November is National Adoption Month. It’s a month dedicated to spreading awareness about adoption and showing our support for adoptive parents and adoptees. My husband and I adopted a sibling group of five out of foster care in 2017 after pursuing international and domestic adoption. To say that we are passionate about adoption is a bit of an understatement. However, we know that not everyone is interested in or able to adopt so we wanted to share a few easy ways that you can support adoption during #nationaladoptionmonth.
1. Your friendship: First and hands down the best thing you can do to support adoption. The truth is, adoption can be incredibly alienating. Most adopted kids are not like other kids, especially when they are trying to adjust to their new life. They are going to act out in ways that are unpleasant and sometimes unusual. Many adoptive parents are afraid to take their children out among others for a long time because we don't know what will trigger them or how they will react in different situations. It gets really lonely. Knowing that you will not be phased when a child has a meltdown at the sound of a police siren or right before nap time (common triggers), makes us relax around you and that is what we need most. A safe place for us, our kids, the trauma, and all the feelings is essential for us to become the parents these kids need. Also, these kids need “aunts”, “uncles”, and “grandparents” who are safe and who can fill the gaps caused by the families they left behind.

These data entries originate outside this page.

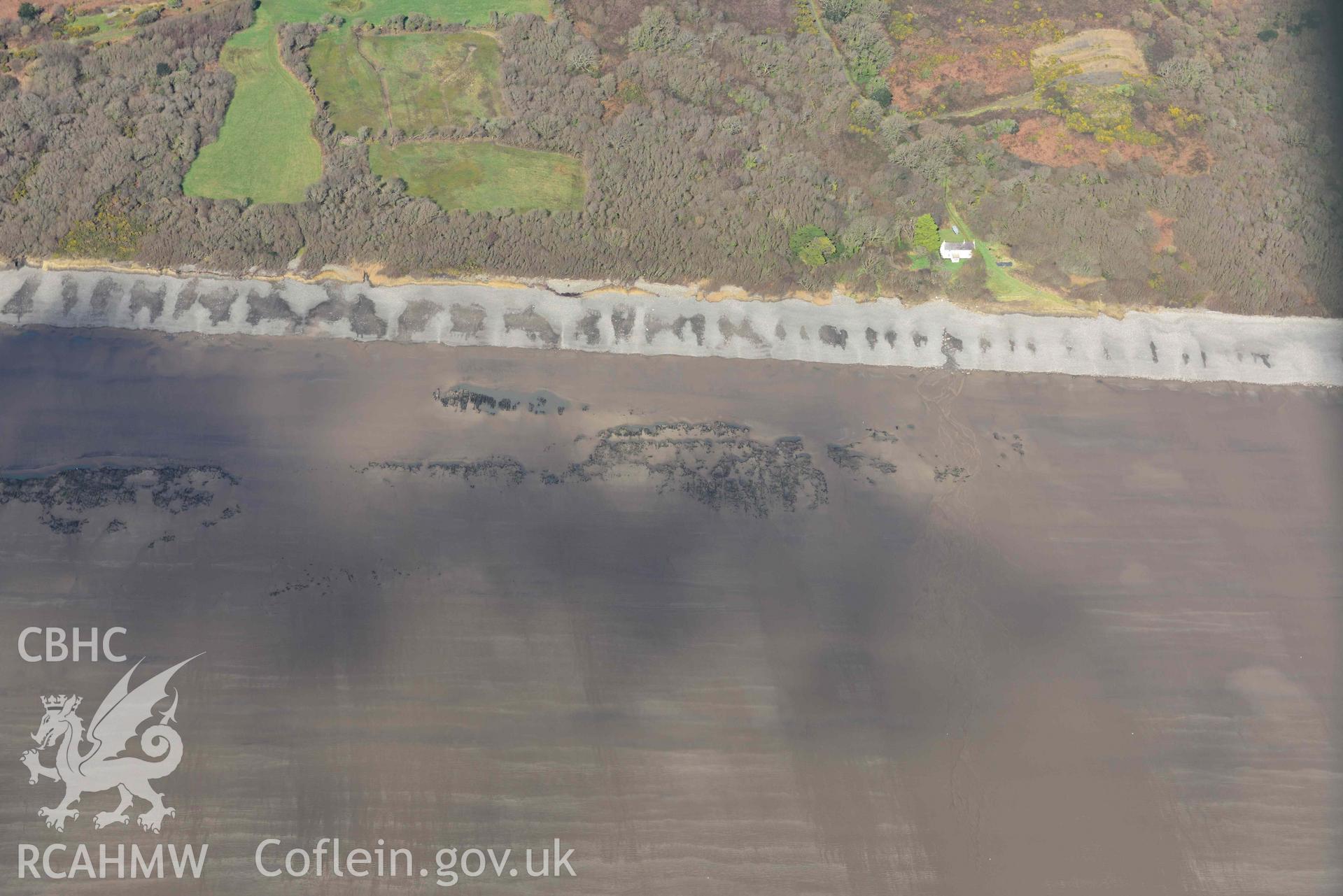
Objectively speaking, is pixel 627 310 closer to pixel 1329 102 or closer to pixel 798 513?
pixel 798 513

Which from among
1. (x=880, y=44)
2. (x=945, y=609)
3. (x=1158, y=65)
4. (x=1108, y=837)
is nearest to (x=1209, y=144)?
(x=1158, y=65)

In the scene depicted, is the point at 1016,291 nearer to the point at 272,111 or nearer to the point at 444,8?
the point at 444,8

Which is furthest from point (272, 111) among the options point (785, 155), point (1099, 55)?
point (1099, 55)

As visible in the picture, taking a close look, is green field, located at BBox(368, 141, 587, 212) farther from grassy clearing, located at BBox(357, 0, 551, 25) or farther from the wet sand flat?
grassy clearing, located at BBox(357, 0, 551, 25)

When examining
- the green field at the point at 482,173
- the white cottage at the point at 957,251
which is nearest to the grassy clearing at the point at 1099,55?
the white cottage at the point at 957,251

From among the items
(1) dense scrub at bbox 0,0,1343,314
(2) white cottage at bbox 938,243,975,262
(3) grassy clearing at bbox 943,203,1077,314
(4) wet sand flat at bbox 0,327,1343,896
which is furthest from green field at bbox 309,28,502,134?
(3) grassy clearing at bbox 943,203,1077,314
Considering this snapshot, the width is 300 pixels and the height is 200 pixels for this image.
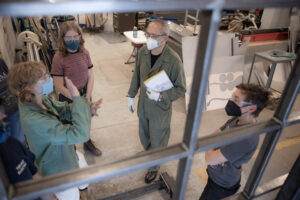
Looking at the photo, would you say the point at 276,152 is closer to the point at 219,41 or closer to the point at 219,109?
the point at 219,109

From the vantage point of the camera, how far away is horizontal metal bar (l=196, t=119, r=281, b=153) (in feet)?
3.41

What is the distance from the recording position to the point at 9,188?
80cm

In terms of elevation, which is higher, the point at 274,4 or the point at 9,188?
the point at 274,4

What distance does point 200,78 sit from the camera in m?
0.88

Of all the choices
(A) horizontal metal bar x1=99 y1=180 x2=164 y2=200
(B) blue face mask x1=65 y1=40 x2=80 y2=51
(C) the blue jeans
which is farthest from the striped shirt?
(A) horizontal metal bar x1=99 y1=180 x2=164 y2=200

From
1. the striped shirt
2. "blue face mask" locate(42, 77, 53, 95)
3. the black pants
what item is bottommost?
the black pants

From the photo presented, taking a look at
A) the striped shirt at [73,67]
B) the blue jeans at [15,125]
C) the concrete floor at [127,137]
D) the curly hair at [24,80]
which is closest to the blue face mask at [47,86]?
the curly hair at [24,80]

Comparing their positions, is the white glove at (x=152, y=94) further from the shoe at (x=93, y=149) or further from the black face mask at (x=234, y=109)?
the shoe at (x=93, y=149)

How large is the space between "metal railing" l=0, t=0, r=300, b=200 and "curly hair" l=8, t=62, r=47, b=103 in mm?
956

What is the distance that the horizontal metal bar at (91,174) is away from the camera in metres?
0.82

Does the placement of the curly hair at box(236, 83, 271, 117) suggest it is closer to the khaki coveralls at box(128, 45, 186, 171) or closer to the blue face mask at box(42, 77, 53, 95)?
the khaki coveralls at box(128, 45, 186, 171)

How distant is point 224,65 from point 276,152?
196 cm

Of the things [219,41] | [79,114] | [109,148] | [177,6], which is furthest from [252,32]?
[177,6]

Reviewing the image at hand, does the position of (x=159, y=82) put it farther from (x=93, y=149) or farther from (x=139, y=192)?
(x=93, y=149)
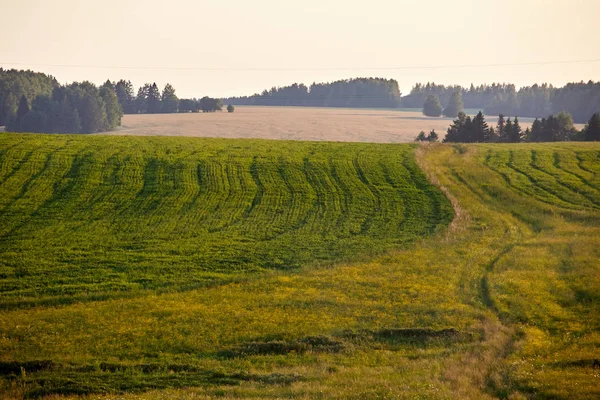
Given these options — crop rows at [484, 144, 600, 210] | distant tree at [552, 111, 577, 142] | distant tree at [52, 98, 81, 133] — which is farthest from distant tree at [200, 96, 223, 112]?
crop rows at [484, 144, 600, 210]

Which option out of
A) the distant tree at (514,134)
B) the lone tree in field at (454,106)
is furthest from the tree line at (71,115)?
the lone tree in field at (454,106)

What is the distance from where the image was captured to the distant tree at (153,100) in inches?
6786

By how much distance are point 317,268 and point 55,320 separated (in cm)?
1374

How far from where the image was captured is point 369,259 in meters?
33.8

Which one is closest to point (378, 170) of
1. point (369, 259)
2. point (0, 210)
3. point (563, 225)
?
point (563, 225)

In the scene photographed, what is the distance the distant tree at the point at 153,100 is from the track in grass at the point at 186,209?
112019 mm

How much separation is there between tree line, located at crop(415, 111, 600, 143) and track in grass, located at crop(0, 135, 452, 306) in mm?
30286

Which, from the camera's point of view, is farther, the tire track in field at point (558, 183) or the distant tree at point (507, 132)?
the distant tree at point (507, 132)

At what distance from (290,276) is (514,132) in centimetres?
7282

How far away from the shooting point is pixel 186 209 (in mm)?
42969

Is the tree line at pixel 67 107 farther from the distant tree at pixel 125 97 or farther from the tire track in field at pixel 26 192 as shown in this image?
the tire track in field at pixel 26 192

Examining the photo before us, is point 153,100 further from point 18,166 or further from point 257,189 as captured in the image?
point 257,189

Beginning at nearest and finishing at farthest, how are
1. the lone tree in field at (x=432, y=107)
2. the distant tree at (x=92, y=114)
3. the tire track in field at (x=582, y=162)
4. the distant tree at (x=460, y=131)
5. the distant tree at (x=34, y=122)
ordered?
the tire track in field at (x=582, y=162) < the distant tree at (x=460, y=131) < the distant tree at (x=34, y=122) < the distant tree at (x=92, y=114) < the lone tree in field at (x=432, y=107)

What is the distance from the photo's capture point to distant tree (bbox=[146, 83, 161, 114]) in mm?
172375
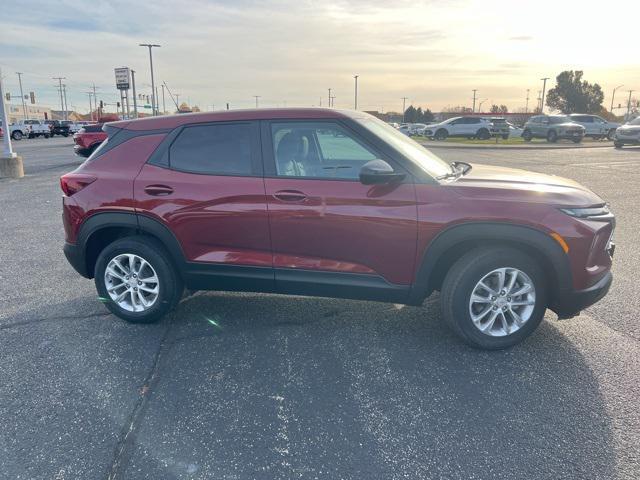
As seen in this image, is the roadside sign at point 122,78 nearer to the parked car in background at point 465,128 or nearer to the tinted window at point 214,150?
the parked car in background at point 465,128

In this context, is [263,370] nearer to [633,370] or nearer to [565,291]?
[565,291]

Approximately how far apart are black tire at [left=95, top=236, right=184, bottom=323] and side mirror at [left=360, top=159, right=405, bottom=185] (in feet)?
5.95

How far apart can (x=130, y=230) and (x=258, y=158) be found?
1346 millimetres

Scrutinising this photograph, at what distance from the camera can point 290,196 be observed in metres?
3.43

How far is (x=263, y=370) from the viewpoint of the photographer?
322 cm

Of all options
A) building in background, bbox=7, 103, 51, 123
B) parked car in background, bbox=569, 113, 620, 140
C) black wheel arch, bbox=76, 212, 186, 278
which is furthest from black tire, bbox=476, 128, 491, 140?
building in background, bbox=7, 103, 51, 123

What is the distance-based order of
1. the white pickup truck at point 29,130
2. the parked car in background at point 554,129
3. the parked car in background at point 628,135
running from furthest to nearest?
the white pickup truck at point 29,130 → the parked car in background at point 554,129 → the parked car in background at point 628,135

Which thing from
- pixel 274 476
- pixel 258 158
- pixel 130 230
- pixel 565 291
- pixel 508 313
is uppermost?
pixel 258 158

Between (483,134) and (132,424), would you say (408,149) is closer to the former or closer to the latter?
(132,424)

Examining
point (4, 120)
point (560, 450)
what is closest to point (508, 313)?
point (560, 450)

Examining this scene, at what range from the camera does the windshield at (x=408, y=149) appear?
3510 mm

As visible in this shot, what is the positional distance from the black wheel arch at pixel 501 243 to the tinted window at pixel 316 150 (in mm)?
836

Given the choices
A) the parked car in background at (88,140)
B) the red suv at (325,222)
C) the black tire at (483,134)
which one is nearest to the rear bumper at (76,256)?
the red suv at (325,222)

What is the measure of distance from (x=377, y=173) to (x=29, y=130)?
2152 inches
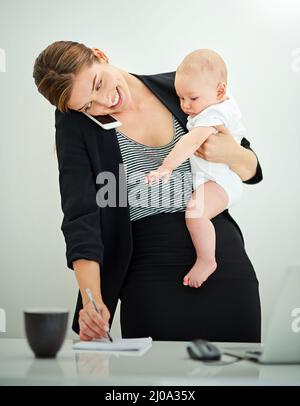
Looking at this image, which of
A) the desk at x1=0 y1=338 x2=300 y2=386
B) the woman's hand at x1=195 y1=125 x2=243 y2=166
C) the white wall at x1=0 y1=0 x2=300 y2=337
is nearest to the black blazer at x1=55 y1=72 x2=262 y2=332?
the woman's hand at x1=195 y1=125 x2=243 y2=166

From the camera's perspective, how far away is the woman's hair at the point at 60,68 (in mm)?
1475

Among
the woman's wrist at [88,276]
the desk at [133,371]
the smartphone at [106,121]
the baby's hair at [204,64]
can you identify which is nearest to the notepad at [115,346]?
the desk at [133,371]

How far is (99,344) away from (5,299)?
1533 mm

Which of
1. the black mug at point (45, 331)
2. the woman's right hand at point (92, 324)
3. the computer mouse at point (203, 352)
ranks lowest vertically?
the woman's right hand at point (92, 324)

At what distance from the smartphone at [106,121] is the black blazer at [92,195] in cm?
1

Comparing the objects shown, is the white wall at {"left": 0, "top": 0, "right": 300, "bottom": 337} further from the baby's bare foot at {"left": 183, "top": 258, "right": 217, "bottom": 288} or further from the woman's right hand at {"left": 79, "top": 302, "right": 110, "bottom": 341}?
the woman's right hand at {"left": 79, "top": 302, "right": 110, "bottom": 341}

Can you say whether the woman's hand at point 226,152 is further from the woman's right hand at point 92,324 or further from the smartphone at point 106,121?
the woman's right hand at point 92,324

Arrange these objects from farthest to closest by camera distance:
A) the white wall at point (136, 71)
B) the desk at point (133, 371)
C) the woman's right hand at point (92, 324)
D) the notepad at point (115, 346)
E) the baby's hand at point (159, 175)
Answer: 1. the white wall at point (136, 71)
2. the baby's hand at point (159, 175)
3. the woman's right hand at point (92, 324)
4. the notepad at point (115, 346)
5. the desk at point (133, 371)

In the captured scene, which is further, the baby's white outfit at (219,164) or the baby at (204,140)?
the baby's white outfit at (219,164)

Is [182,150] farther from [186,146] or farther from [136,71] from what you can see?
[136,71]

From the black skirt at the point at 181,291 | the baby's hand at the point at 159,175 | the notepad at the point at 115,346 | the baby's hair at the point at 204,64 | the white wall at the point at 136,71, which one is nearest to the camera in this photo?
the notepad at the point at 115,346

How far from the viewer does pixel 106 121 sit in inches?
61.3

2. Hand-me-down clothes: If you have kids you know how expensive nice clothes can be. Many times they might wear an item or a pair of shoes only a few times before they've grown out of it (or, at least it seems that way). Used kids clothes are often still in great shape and can be a lifesaver for a family who has adopted a fast-growing child or who are unsure of the exact size their child will be. When you go through your kids' closets, set a few things aside for us. Even a small bag of clothes goes a long way when we're stretched thin emotionally, physically, and financially.
3. Restaurant gift cards: When we first bring our child (or children) home, we are a bit frazzled. Just like any new parent, our minds are buzzing with what the child needs and we rarely think about what we need. A simple, already prepared meal goes a long way. But, if you're like me and not much of a cook, a gift card to a restaurant that offers take-out is a fabulous substitution. Gift cards don't require much room in the fridge and allow for most allergies and other dietary restrictions. It's just one less thing for the adoptive family to worry about. Try to find restaurants that have healthy options and kid-friendly options available on their menu.
4. Baby/Kid sitting: I'll just say it. We won't ask for help. Especially childcare help. We're terrified of how our kids will behave and afraid you'll never speak to us again after a few hours with them. You won't be able to offer to watch our kids in passing. You will have to politely insist. Offer to swing by one morning so we can go to Target. If you have kids too, host a play-date. For those of us who are working parents, offer to pick our kids up from school or watch them for us when school is out of session. We'll probably refuse your offers a few times but don't give up on us! Gently persist because we desperately need a break.
You’ve heard it said, “Everyone can do something.” We believe that “something” doesn’t have to be big, elaborate, expensive, or hard. If you feel a tug in your heart to support adoption but you are not able to adopt, seek out someone who has adopted or is in the process of adopting. Encourage them with your words and a few (or all) of the ways listed above. We appreciate your support more than you could ever know. Thank you for helping us celebrate the many ways that love makes a family and #nationaladoptionmonth.